In the 2019 storyline "The War of the Realms", the Serpent discovers that Malekith is using a version of Bifrost. Cul relays this to Odin, and resolves to remain in Svartalfheim to discover how it works. After spending months studying it, Cul steals some explosives from the Swamp Mines and throws them towards the Bridge. He then discovers that Malekith has enslaved Dark Elf children to mine the explosives. After freeing the children, Serpent sacrifices himself by fending off the guards so that the children can escape.

==Powers and abilities==
Cul Borson possesses all the conventional attributes of an Asgardian god. However, as the son of Bor, many of these attributes are significantly superior than those possessed by the majority of his race. He possesses sufficient superhuman strength to shatter Captain America's shield with his bare hands. He possesses the ability to manipulate magic as he was able to transport, revive the dead and transform into a giant serpent. As the God of Fear, he could consume fear to empower himself.

==Reception==
In 2020, CBR.com ranked the Serpent 9th in their "10 Marvel Gods With The Highest Kill Count" list.

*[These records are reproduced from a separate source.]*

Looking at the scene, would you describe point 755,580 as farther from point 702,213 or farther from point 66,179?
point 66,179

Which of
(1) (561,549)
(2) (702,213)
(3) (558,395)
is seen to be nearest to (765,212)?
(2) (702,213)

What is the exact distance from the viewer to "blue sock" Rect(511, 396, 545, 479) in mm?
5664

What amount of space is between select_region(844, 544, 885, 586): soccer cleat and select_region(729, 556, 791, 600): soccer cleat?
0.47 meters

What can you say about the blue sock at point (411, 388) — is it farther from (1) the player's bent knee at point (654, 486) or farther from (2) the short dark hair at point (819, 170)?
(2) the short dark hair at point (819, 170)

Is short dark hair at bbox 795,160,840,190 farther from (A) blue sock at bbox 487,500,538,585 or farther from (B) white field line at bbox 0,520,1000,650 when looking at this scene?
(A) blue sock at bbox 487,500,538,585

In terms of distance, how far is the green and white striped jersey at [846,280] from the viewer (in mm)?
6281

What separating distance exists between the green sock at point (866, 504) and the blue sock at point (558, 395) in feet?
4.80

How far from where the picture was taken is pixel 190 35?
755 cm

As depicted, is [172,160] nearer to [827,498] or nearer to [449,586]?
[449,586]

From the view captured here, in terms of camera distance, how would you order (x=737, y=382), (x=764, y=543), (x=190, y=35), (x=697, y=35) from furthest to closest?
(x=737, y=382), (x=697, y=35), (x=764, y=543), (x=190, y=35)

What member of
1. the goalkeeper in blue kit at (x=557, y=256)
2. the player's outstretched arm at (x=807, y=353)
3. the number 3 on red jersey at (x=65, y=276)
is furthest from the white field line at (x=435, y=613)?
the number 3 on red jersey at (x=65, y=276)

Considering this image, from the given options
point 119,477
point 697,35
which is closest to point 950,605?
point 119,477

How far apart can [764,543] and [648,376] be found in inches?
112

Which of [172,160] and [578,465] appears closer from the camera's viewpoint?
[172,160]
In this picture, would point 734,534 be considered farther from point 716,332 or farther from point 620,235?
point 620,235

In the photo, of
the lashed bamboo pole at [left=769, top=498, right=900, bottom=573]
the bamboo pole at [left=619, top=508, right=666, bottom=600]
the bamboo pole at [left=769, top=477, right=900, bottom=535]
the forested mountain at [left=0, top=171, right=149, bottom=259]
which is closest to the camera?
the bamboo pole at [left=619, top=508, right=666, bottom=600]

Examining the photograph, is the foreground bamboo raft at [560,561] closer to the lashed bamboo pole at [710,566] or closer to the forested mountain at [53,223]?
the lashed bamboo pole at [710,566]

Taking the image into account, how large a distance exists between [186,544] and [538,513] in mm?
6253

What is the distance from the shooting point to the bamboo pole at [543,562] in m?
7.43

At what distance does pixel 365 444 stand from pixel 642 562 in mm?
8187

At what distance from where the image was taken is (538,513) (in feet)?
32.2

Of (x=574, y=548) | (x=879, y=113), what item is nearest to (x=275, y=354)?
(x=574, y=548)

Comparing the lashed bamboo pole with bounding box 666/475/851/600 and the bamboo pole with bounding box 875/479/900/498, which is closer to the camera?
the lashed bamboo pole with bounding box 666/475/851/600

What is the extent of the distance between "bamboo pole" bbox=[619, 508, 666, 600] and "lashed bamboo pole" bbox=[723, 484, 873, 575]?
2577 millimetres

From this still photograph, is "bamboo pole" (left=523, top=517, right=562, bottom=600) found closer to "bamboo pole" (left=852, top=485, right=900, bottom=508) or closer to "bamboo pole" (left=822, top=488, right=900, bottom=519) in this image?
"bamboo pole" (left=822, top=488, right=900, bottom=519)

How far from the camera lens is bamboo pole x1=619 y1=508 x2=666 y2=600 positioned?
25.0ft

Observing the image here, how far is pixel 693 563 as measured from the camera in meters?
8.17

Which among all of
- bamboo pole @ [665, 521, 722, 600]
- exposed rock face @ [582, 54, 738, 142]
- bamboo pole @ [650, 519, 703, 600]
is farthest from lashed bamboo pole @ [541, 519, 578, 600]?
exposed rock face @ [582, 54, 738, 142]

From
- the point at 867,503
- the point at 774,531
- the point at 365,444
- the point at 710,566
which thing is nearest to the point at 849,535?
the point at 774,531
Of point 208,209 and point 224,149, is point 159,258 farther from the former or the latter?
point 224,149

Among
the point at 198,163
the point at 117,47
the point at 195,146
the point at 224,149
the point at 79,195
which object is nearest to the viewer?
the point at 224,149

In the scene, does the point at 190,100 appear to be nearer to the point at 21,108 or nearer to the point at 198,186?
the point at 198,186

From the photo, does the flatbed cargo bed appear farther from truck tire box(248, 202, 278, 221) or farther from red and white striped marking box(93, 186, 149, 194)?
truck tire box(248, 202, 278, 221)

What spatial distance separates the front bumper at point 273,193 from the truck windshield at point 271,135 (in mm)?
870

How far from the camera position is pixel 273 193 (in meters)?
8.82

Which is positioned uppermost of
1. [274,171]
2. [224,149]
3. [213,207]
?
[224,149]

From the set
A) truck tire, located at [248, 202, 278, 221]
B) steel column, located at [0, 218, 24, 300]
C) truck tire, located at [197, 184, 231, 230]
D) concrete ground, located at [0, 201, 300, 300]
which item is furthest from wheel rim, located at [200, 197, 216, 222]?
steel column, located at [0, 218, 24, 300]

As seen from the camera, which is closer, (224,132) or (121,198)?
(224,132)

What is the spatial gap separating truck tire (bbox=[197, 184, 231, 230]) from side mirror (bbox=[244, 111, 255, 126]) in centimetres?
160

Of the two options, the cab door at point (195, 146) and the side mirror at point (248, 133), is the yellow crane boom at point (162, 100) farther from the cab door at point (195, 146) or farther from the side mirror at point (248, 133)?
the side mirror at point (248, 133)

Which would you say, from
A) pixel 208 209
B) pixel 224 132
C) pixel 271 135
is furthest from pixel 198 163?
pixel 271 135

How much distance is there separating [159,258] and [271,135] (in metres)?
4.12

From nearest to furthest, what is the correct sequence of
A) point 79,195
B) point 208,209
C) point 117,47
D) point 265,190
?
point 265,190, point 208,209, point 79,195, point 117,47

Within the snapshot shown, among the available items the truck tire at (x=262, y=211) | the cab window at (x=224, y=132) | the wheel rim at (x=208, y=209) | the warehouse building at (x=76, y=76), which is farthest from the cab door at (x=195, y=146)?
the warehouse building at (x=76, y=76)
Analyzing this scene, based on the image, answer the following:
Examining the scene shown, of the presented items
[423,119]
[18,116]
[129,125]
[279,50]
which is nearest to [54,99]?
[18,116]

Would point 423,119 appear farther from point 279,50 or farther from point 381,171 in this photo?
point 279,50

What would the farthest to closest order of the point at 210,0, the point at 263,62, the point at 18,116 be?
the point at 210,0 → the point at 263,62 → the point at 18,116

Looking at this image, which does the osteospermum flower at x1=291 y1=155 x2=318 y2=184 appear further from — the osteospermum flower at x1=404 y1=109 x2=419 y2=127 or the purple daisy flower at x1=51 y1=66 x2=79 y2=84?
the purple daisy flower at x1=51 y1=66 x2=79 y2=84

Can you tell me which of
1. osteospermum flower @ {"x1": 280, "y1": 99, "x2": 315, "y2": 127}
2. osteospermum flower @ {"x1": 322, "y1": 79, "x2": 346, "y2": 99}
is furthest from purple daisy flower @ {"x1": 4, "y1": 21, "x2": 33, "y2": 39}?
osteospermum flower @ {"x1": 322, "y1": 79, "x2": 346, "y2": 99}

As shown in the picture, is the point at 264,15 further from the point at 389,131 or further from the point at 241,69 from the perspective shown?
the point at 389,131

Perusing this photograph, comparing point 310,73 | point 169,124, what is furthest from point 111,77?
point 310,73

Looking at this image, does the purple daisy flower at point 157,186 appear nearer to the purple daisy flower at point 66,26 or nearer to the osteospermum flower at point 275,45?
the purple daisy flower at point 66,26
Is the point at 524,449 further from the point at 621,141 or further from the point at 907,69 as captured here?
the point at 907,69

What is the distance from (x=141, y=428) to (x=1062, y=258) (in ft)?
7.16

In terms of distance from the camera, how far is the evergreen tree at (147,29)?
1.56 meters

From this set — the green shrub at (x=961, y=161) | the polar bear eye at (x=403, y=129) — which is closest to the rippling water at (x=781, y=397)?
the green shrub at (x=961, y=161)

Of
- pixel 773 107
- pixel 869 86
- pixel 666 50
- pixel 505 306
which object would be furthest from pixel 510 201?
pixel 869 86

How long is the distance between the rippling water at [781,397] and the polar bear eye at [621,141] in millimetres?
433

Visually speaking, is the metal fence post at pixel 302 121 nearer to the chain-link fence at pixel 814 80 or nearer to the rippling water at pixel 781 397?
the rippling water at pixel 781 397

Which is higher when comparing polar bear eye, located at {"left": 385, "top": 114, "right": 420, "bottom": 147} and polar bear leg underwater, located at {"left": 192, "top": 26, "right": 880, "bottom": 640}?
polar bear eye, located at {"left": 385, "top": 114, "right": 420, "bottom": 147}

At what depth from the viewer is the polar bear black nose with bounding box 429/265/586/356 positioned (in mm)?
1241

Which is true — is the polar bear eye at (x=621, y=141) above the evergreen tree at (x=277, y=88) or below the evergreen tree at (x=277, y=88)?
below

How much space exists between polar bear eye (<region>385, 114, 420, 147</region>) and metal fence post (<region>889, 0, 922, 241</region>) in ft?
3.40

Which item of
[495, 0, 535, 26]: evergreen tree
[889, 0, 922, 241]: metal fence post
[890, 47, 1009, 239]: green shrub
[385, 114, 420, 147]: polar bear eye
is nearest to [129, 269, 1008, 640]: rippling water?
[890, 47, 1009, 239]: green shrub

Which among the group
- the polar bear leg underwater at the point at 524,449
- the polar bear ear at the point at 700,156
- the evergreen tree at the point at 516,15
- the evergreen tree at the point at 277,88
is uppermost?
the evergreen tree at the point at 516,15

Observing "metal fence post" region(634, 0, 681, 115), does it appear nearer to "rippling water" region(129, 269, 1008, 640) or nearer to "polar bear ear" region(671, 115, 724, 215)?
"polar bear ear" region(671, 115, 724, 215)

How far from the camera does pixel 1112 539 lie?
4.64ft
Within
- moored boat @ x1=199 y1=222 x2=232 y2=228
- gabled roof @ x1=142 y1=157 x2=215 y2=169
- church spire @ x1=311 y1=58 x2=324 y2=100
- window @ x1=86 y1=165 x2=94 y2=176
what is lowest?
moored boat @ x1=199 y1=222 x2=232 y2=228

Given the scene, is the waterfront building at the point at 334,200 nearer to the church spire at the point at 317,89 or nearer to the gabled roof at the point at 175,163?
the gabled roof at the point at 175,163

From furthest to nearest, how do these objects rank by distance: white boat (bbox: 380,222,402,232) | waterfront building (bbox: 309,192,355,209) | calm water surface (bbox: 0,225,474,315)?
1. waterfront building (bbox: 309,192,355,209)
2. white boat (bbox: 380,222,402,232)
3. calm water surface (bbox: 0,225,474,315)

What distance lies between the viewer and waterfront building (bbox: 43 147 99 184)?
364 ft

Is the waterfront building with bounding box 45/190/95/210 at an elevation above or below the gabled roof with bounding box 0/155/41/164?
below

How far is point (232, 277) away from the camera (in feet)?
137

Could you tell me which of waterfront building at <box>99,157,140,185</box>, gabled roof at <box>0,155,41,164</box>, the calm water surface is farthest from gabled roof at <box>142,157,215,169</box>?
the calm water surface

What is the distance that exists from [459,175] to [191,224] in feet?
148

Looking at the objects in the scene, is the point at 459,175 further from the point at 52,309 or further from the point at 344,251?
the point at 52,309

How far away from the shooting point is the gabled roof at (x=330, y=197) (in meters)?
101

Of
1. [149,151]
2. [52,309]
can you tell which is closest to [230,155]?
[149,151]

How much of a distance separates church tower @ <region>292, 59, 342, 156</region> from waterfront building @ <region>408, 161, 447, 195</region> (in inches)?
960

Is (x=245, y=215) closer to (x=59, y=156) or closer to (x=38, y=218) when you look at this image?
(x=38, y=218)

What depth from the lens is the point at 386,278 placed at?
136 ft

==Other characters named Serpent==
Several unrelated characters have been called Serpent:

===Iko Akakowa===
Iko Akakowa is a spy who worked for Imperial Japan during World War II and was known as Serpent. He possessed poisonous glands underneath his fingernails which he uses to poison others. Serpent fought the Young Allies and committed seppuku with his own poison upon his defeat.

===Fin Fang Foom===
Fin Fang Foom was once called "Serpent".

===Mephisto===
Mephisto was called the "original Serpent" by the Serpent Society, who worshiped him.

===Symbiote version===
The Serpent is a Symbiote created after Meridius fused the Symbiote matter left behind by Bedlam's child with melted Promethium. It found its way to where Donald Blake was imprisoned and merged with him.

==In other media==
- The Cul Borson incarnation of Serpent appears in Guardians of the Galaxy, voiced by Robin Atkin Downes. This version planted the World Tree before he was imprisoned in the Darkhawks' realm. In the present, the Serpent escapes his prison, attacks Asgard, and poisons the World Tree. Groot later uses the Dragonfang sword to purify the World Tree, causing the Serpent to age to dust.
- The Cul Borson incarnation of Serpent appears in Marvel: Avengers Alliance.